Perché questo fa Morricone. Porta a spasso la propria storia artistica, incorniciata dalla sicurezza dell’orchestra Roma Sinfonietta e da un coro di 109 intimiditi elementi trovati sul posto: che alle prove lo avranno pur fatto innervosire ma poi, nella cornice solenne del Radio City Music Hall stipato di 5500 persone, se la sono cavata dignitosamente. Mezz’ora di bis, cinque chiamate in scena, standing ovations a non finire ci hanno titillato un sopito orgoglio, sull’onda di quello stile tutto italiano e senza piaggerie esterofile che sa far convivere il rigore con la fantasia, il pop con la classicità, la rumoristica con l’eleganza, il sentimento con una tecnica impeccabile.

Se il colpo d’occhio sul palcoscenico era impressionante, nella sua maestosità, il repertorio era disegnato per accarezzare l’inconscio del pubblico cinematografaro (e infatti tutti i vip nelle prime file venivano da quell’ambiente: da Brian De Palma ai fratelli Coen a Willem Dafoe, mentre alla fine Springsteen ha dato buca, mandando però John Landau) ma anche per accontentare i cultori della musica strumentale, che sta riprendendo con forza terreno. Ha aperto la potenza dolorosa ed evocativa del tema degli Intoccabili, sono seguite le folate nostalgiche di Nuovo cinema paradiso, subito riconosciute e applaudite; ma è ovvio che il trionfo sia stato per la parte centrale dedicata al West di Sergio Leone, con la voce solista di Susanna Rigacci che faceva «Scion scion» nel tema di Giù la testa, e il coyote che disegnava il caldo e il deserto di The Good, the Bad and the Ugly, cioè Il buono, il brutto e il cattivo: puoi sentirlo questo pezzo mille volte, ma continua a sorprendere. Poi il cinema sociale, Casualties of War di De Palma e Abolisson da «Queimada» di Gillo Pontecorvo del ’69, squarciato da quella tromba che sembrava evocare Penny Lane, e l’onomatopea del Clan dei siciliani, e Metti una sera a cena con la sua eleganza svagata e pericolosa. Gran finale, prima dei bis, con Mission, senz’altro la parte più magniloquente. Più o meno lo stesso repertorio era stato messo in scena, abbreviato, nella serata dell’Onu, dove il pezzo forte era però rappresentato dalle Voci del silenzio, scritto dopo l’11 settembre in onore delle vittime di tutte le guerre.

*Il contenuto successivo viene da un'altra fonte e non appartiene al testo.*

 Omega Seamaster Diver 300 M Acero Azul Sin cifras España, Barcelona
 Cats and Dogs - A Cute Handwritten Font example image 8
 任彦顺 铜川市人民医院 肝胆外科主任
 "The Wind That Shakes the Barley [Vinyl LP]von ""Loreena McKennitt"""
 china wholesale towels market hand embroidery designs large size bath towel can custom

Ma è come se il cinema mettesse le ali alla fantasia del maestro: le sue musiche più ispirate sembrano sempre quelle nate sulle ali di una storia da raccontare, dramma o una commedia brillante che sia.

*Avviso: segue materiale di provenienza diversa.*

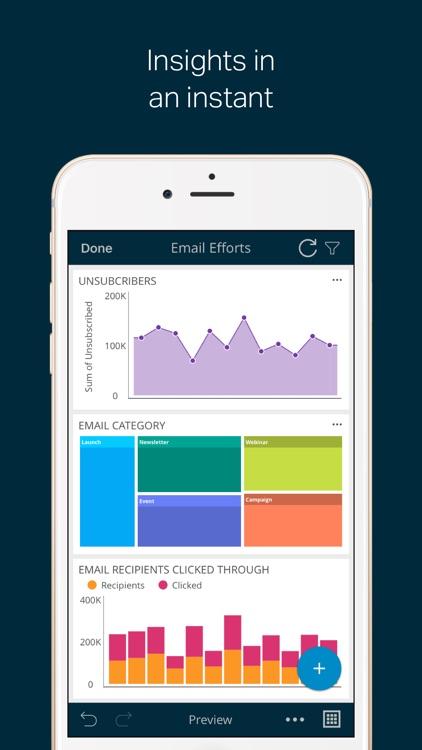ReportPlus Data Analytics screenshot-0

Provato da tante emozioni, alla fine Morricone ha dato forfait solo nella parte più privata del suo trionfo, quando dopo aver ricevuto l’omaggio di centinaia di giovani che lo aspettavano fuori dal Radio City Music Hall in un freddo da calotta polare prima maniera, ha preferito tornare in albergo anziché andare dagli amici italiani che lo aspettavano con una torta al cioccolato per festeggiarlo nella quiete di una bella casa sulla Bowery. E con la moglie, i quattro figli e i nipotini che lo hanno accompagnato (e lo accompagneranno anche a Los Angeles per gli Oscar) l’artista si è finalmente concesso il lusso di un riposo.